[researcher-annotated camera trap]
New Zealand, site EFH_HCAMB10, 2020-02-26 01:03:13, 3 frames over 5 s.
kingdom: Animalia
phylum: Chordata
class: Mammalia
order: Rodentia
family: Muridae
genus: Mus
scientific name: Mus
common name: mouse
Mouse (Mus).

============

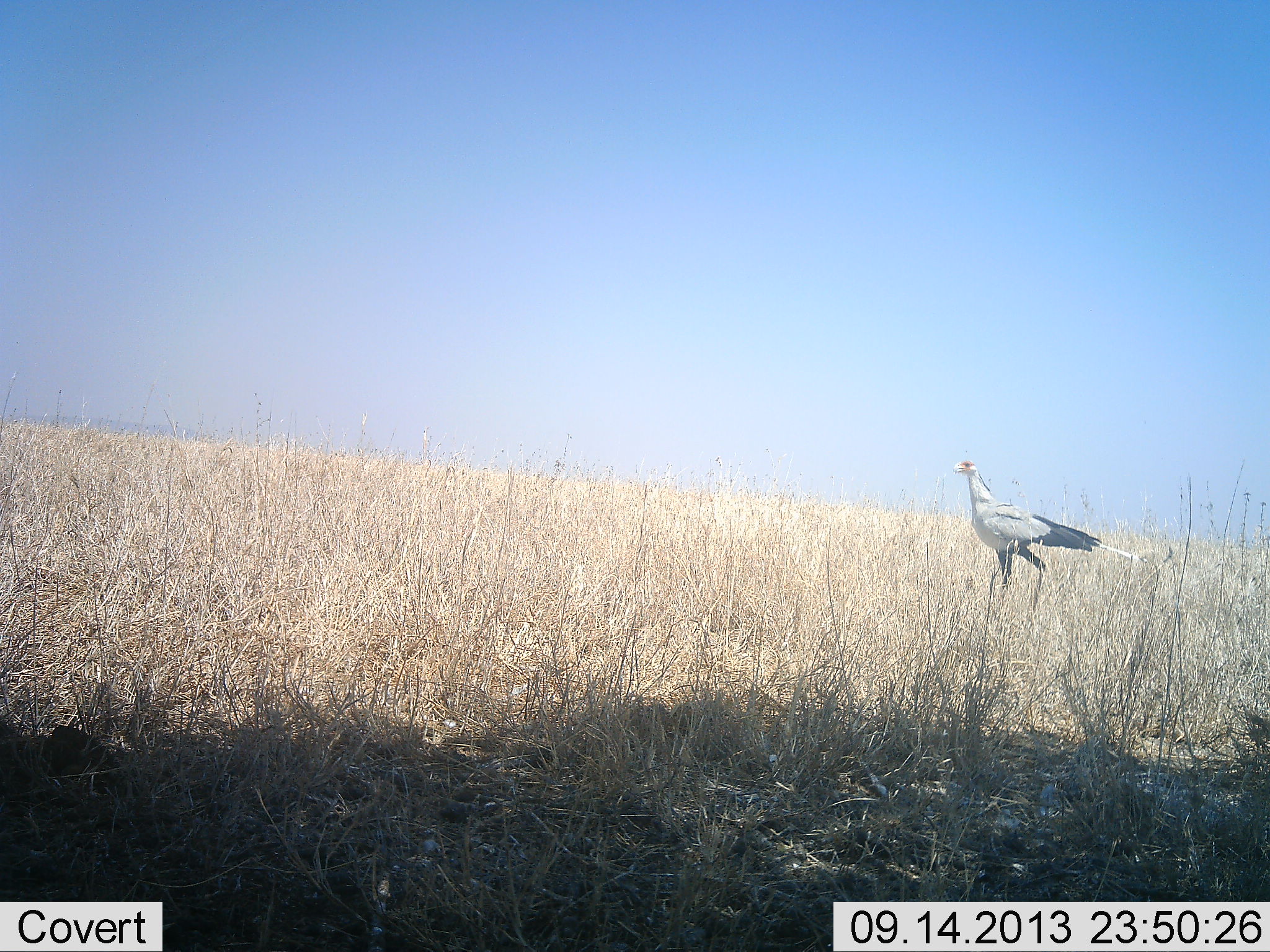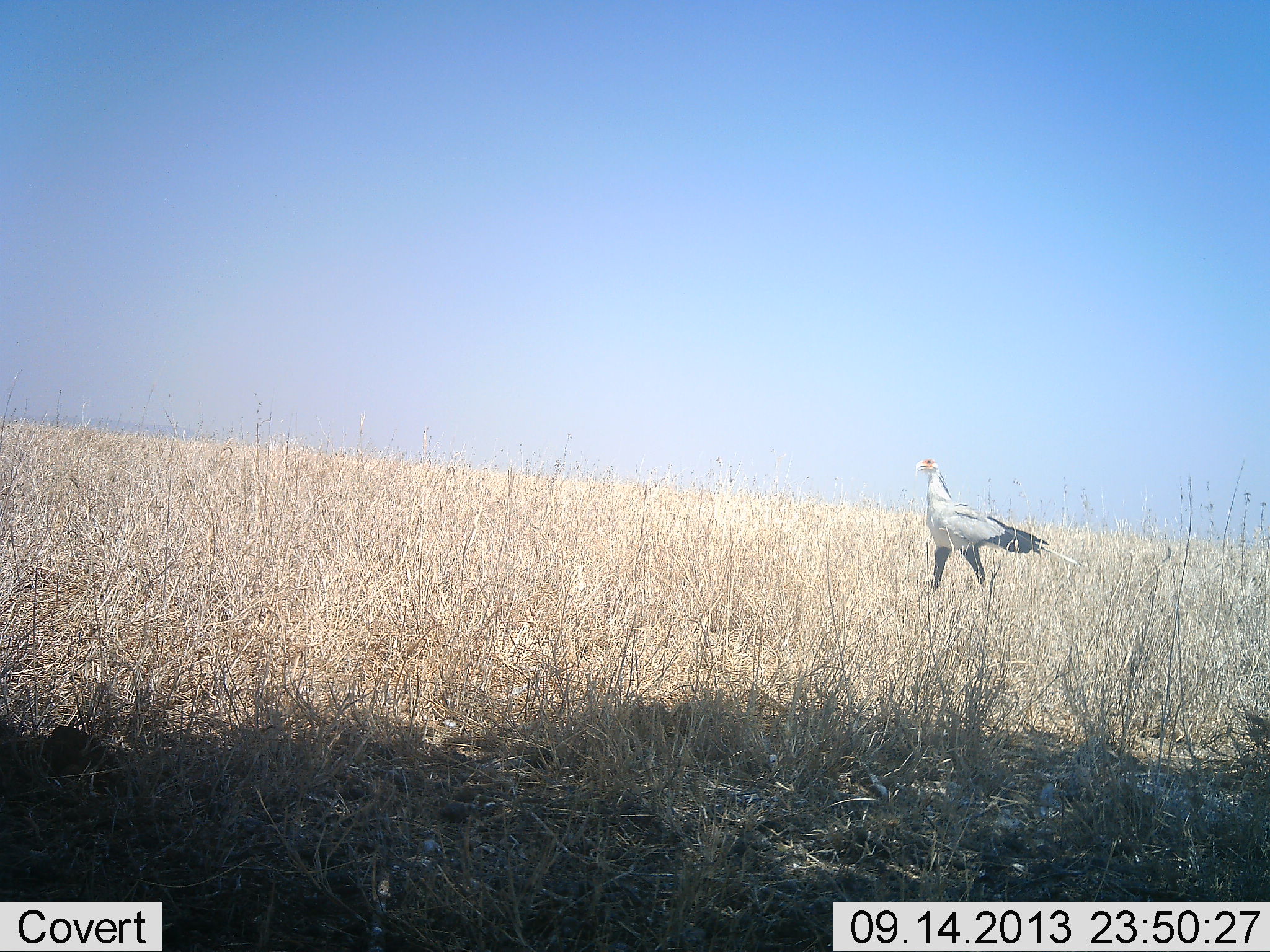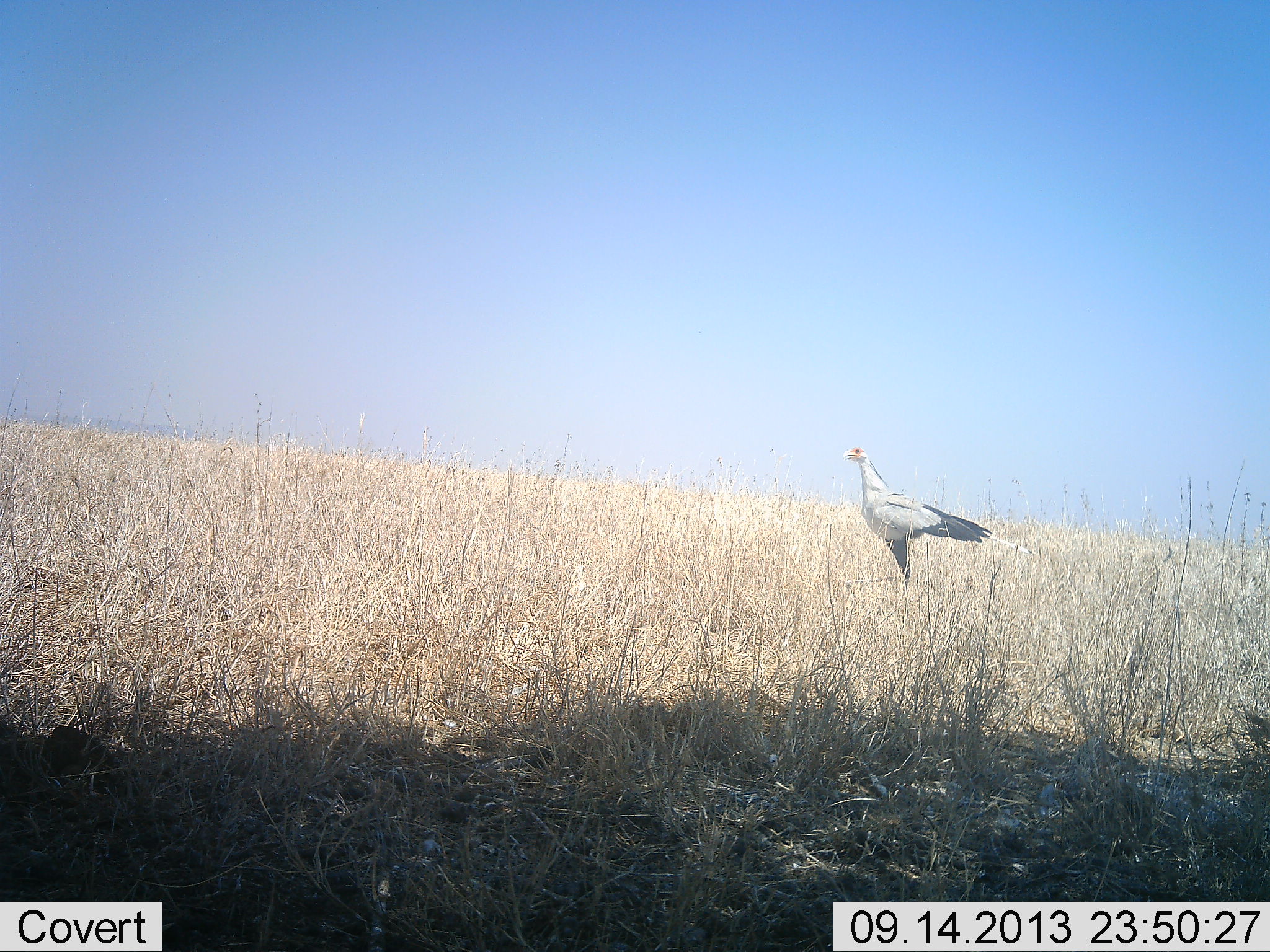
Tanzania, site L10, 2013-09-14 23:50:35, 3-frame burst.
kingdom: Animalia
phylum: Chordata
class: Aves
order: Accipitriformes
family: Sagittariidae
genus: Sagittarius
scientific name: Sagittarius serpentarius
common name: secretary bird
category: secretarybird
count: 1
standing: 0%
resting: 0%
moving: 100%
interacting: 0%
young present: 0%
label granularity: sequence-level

============

> [EXERCISE INSTRUCTIONS]:
Only the lines above starting with the one with "interacting: 0%" and going through the one with "label granularity: sequence-level" are to be copied, word for word and with both ends kept.

> [ANSWER BELOW]:
interacting: 0%
young present: 0%
label granularity: sequence-level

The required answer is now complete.